Galicia also has an unspoilt coastline of rocky cliffs, wild beaches, capes and deep inlets, called ‘rias’, where a strong fishing industry has grown up. Important towns include Vigo, the largest town in Galicia and the most important fishing port in the country, and La Coruna. Both cities offer a mix of history, beaches and a taste of modern, cosmopolitan life, not to mention delicious Galician seafood.
Basque Country, Navarre & La Rioja
Situated at the foot of the western Pyrenees and on coast of the Bay of Biscay, the Basque country’s deep sea fishing remains a strong industry in the area and plays a large part in the superb local cuisine. If you like your food, make sure to visit San Sebastian and take a gastronomic tour of its numerous tapas bars. Bilbao, the largest Basque city offers a range of cultural and historical attractions, such as the Guggenheim Museum – the building itself is an exceptional piece of architecture.
The capital of Navarre, Pamplona, is home to the bull-running fiesta that takes place each year. South of Navarre is the small region of La Rioja, known for its vineyards that produce many of Spain’s finest wines.
Madrid and surrounds
As the country’s capital, Madrid stands as one of the most culturally rich on the continent. The city is split into two main area, offering a contrast of old and new: old Madrid, largely dominated by the royal palace, an impressive structure used by the royal family until 1931; and Bourbon Madrid, located on the eastern side of the city, known as Prado, and host to the Museo del Prado, one of the world’s greatest art galleries with staggering works by Velasquez, Goya, El Greco and Picasso.

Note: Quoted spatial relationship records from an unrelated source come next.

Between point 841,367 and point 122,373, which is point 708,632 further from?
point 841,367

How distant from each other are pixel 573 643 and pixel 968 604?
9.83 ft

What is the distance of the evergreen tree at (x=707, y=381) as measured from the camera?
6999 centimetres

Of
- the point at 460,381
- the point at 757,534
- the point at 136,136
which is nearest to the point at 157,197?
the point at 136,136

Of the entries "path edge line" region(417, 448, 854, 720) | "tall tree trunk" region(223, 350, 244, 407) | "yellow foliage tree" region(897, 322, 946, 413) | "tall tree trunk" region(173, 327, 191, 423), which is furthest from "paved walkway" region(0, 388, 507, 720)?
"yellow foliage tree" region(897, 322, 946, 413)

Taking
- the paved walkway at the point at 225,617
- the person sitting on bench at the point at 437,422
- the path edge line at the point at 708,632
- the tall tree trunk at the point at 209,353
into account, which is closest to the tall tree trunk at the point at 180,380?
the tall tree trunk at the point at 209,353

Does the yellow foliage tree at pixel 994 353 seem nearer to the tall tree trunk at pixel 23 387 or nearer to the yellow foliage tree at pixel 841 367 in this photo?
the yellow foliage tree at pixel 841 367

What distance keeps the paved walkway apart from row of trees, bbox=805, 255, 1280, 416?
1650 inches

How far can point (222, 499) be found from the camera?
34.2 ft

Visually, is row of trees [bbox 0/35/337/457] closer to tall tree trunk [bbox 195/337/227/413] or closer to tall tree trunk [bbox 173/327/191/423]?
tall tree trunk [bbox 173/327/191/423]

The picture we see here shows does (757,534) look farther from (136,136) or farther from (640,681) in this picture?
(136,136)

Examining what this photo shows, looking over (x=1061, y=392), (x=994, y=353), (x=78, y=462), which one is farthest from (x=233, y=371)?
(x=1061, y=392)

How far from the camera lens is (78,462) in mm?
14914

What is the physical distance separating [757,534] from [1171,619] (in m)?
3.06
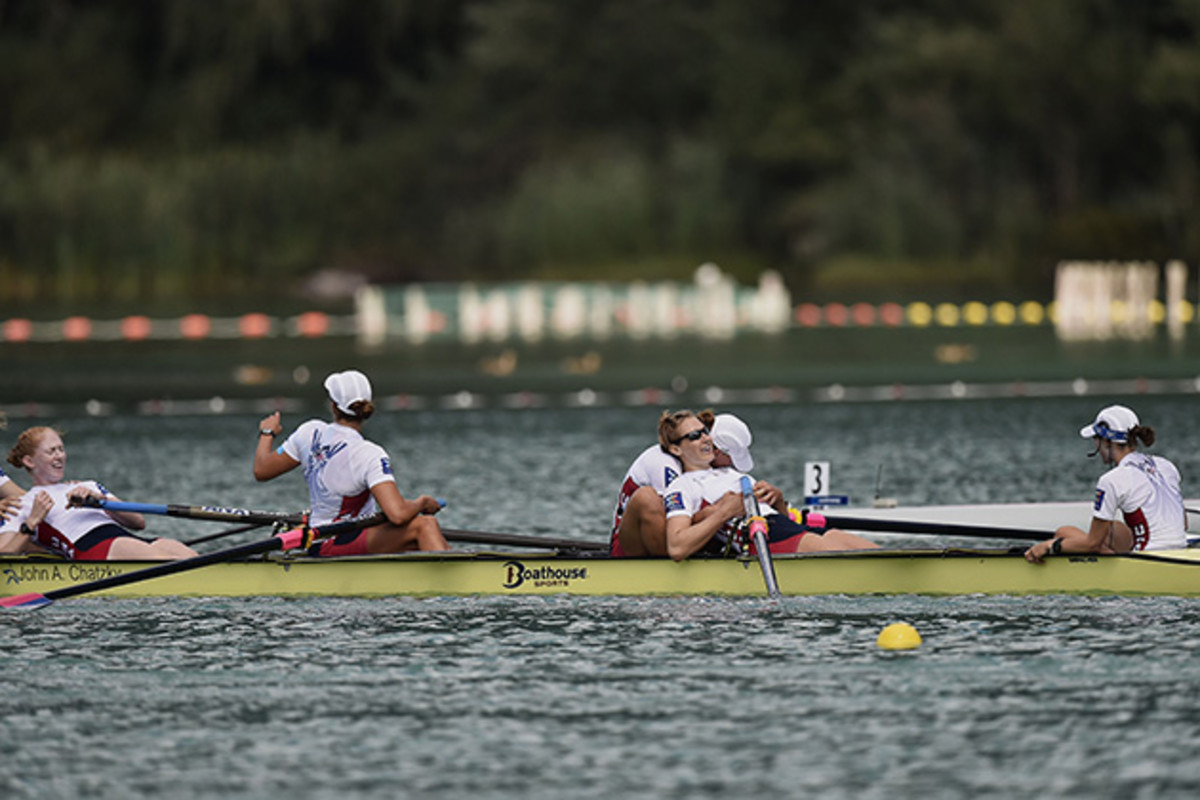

Madrid is the perfect short break destination: internationally renowned art galleries and museums, a royal palace, fine restaurants, shopping in El Rastro flea market, and leisurely strolls in the Parque del Buen Retiro will keep all interests amused. There are also a number of day trips that can be taken from Madrid, including the medieval city of Toledo, the Roman city of Segovia with its impressive aqueduct, and the majestic palace and monastery of El Escorial.
If any region could be said to represent Spain, Andalucia would be it. Fiery flamenco dancing, bull fighting and beautifully dressed matadors, patios filled with the smell of flowers and the heady flavours of sherry all match the popular image of the intense Spanish character.
Exquisite Moorish-influenced architecture can be seen in the cities: in Cordoba visit the Mezquita, a mosque now converted into a church; in Granada the Alhambra, a huge complex of palaces and gardens, dominates the town; and in Seville admire the intricate designs of the Giralda bell tower, formerly a minaret, by the cathedral.